How does the deductible VAT work in France?

Calculating VAT deductions
Normally, the VAT is a tax that makes the price of most transactions go up by a certain amount. It means that the buyer will have to pay more to the seller, and the seller will then give this surplus back to the state. Of course, this also applies to transactions between companies.

VAT deductions for French companies

Normally, the VAT is a tax that makes the price of most transactions go up by a certain amount. It means that the buyer will have to pay more to the seller, and the seller will then give this surplus back to the state. Of course, this also applies to transactions between companies.

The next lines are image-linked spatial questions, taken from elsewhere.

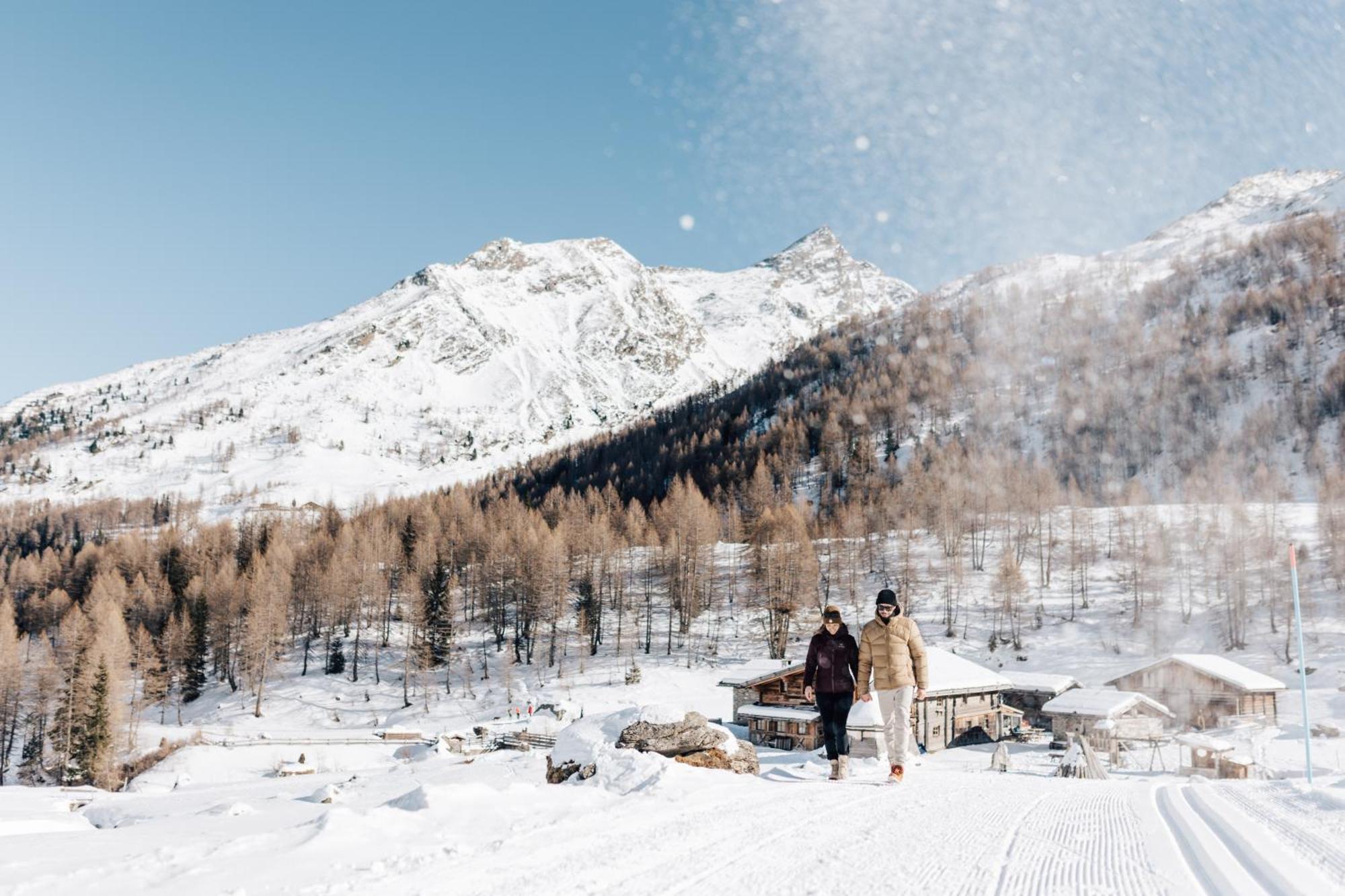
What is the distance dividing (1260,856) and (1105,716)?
142 ft

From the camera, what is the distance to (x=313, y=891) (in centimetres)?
419

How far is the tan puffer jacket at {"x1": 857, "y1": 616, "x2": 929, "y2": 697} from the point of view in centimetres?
892

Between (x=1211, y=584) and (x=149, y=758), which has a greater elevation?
(x=1211, y=584)

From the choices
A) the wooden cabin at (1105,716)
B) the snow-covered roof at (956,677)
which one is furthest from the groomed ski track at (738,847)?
the wooden cabin at (1105,716)

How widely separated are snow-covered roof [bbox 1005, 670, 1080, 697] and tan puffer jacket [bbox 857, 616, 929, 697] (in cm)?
4545

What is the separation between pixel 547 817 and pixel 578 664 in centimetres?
6634

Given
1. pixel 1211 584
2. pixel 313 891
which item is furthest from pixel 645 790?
pixel 1211 584

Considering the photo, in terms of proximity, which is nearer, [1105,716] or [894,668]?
[894,668]

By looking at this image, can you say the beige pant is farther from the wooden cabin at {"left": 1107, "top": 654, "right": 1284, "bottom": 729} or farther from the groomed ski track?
the wooden cabin at {"left": 1107, "top": 654, "right": 1284, "bottom": 729}

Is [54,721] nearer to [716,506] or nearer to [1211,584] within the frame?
[716,506]

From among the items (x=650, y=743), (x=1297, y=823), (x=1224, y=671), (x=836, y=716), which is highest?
(x=1297, y=823)

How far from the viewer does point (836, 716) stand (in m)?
9.59

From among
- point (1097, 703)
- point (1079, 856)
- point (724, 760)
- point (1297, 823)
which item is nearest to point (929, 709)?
point (1097, 703)

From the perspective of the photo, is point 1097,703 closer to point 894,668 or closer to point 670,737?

However, the point of the VAT is that it is a tax that only the consumer pays. As such, to prevent companies from being subject to it, there exists the concept of “deductible VAT”.

So how does it work?

Indeed, technically, the VAT is supposed to apply if your company buys something from another company. However, this VAT is deductible, so your company will be able to deduct it from the amount of VAT it gives back to the state. Let’s illustrate that with an example:

Let’s say a company buys materials from its supplier. Here, it will have to pay the VAT on this transaction. When it later sells its product, the customer will then also have to pay the VAT to the company.

Now, normally, the company would have to pay this VAT back to the state. However, it already paid the VAT on the raw materials. As such, it can deduct the VAT it paid for the materials from the VAT it owes to the state, hence the term “deductible VAT”.

Essentially, this process means that in the end, the customer is the only one who has paid the VAT. It’s quite the useful process!